High-Speed Rail is a Fast Track to Government Waste

By Robert J. Samuelson
The Washington Post, February 14, 2011

Vice President Biden, an avowed friend of good government, is giving it a bad
name. With great fanfare, he went to Philadelphia last week to announce that the
Obama administration proposes spending $53 billion over six years to construct a
"national high-speed rail system." Translation: The administration would pay
states $53 billion to build rail networks that would then lose money - lots -
thereby aggravating the budget squeezes of the states or federal government,
depending on which covered the deficits.

There's something wildly irresponsible about the national government undermining
states' already poor long-term budget prospects by plying them with grants that
provide short-term jobs. Worse, the rail proposal casts doubt on the
administration's commitment to reducing huge budget deficits. The president's
2012 budget is due Monday. How can it subdue deficits if it keeps proposing big
spending programs?

High-speed rail would definitely be big. Transportation Secretary Ray LaHood has
estimated the administration's ultimate goal - bringing high-speed rail to 80
percent of the population - could cost $500 billion over 25 years. For this
stupendous sum, there would be scant public benefits. Precisely the opposite.
Rail subsidies would threaten funding for more pressing public needs: schools,
police, defense.

How can we know this? History, for starters.

Passenger rail service inspires wishful thinking. In 1970, when Congress created
Amtrak to preserve intercity passenger trains, the idea was that the system
would become profitable and self-sustaining after an initial infusion of federal
money. This never happened. Amtrak has swallowed $35 billion in subsidies, and
they're increasing by more than $1 billion annually.

Despite the subsidies, Amtrak does not provide low-cost transportation. Longtime
critic Randal O'Toole of the Cato Institute recently planned a trip from
Washington to New York. Noting that fares on Amtrak's high-speed Acela start at
$139 one-way, he decided to take a private bus service. The roundtrip fare:
$21.50. Nor does Amtrak do much to relieve congestion, cut oil use, reduce
pollution or eliminate greenhouse gases. Its traffic volumes are simply too
small to matter.

In 2010, Amtrak carried 29.1 million passengers for the entire year. That's
about about 4 percent of annual air travel (2010 estimate: 725 million
passengers). It's also roughly a quarter of daily automobile commuters (124
million in 2008). Measured by passenger-miles traveled, Amtrak represents
one-tenth of 1 percent of the national total.

Dataset entries

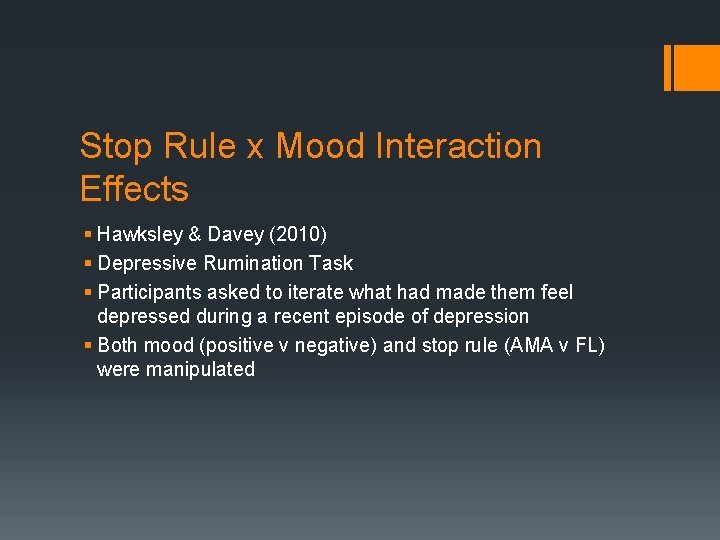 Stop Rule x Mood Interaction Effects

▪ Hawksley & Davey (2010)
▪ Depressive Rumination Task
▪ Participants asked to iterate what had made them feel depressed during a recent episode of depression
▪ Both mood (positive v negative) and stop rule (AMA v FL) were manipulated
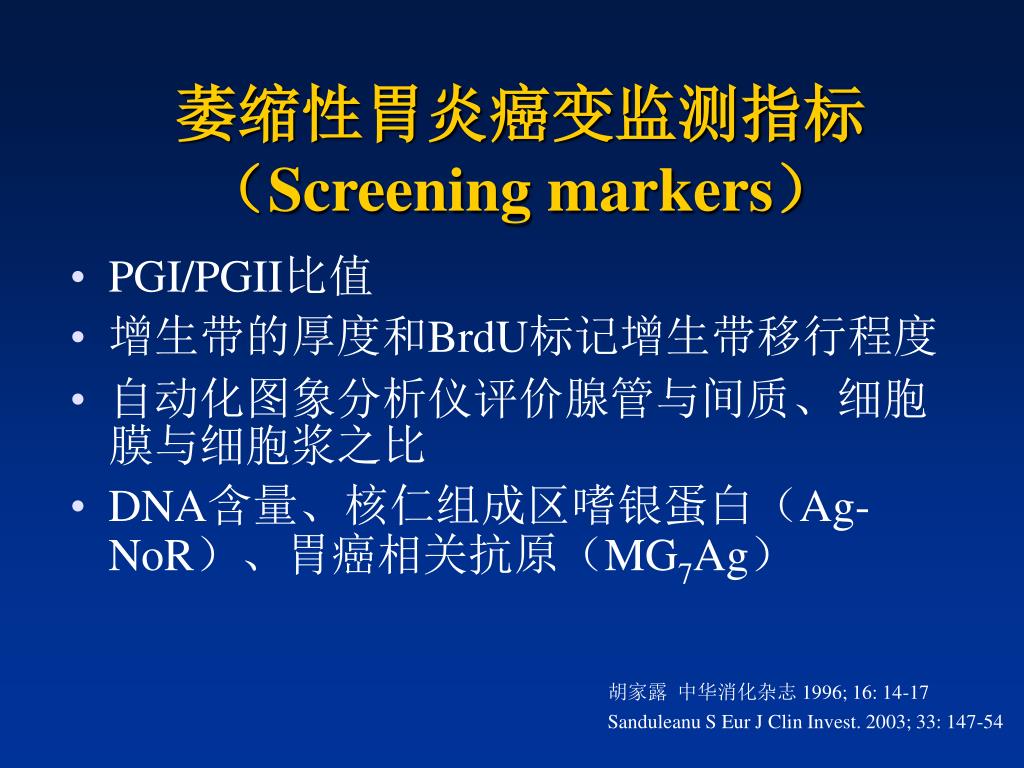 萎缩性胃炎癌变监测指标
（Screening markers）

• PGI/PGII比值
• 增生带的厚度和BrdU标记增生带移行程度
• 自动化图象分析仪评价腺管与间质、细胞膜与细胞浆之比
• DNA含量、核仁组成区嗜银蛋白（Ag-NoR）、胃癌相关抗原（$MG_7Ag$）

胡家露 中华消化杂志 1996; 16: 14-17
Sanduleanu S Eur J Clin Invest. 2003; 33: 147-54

What you need to do »
**1)** According to the high-speed rail column, how many passengers did Amtrak carry in 2010?
**2)** Carry on the high-speed rail column from its final sentence.
The dataset entries are not needed for any of this work.

Responses to the tasks »
**1)** Amtrak carried 29.1 million passengers in 2010.

**2)**
Rail buffs argue that subsidies for passenger service simply offset the huge
government support of highways and airways. The subsidies "level the playing
field." Wrong. In 2004, the Transportation Department evaluated federal
transportation subsidies from 1990 to 2002. It found passenger rail service had
the highest subsidy ($186.35 per thousand passenger-miles) followed by mass
transit ($118.26 per thousand miles). By contrast, drivers received no net
subsidy; their fuel taxes more than covered federal spending. Subsidies for
airline passengers were about $5 per thousand miles traveled. (All figures are
in inflation-adjusted year 2000 dollars.)

High-speed rail would transform Amtrak's small drain into a much larger drain.
Once built, high-speed-rail systems would face a dilemma. To recoup initial
capital costs - construction and train purchases - ticket prices would have to
be set so high that few people would choose rail. But lower prices, even with
favorable passenger loads, might not cover costs. Government would be stuck with
huge subsidies. Even without recovering capital costs, high-speed-rail systems
would probably run in the red. Most mass-transit systems, despite high
ridership, routinely have deficits.

The reasons passenger rail service doesn't work in America are well-known:
Interstate highways shorten many trip times; suburbanization has fragmented
destination points; air travel is quicker and more flexible for long distances
(if fewer people fly from Denver to Los Angeles and more go to Houston, flight
schedules simply adjust). Against history and logic is the imagery of high-speed
rail as "green" and a cutting-edge technology.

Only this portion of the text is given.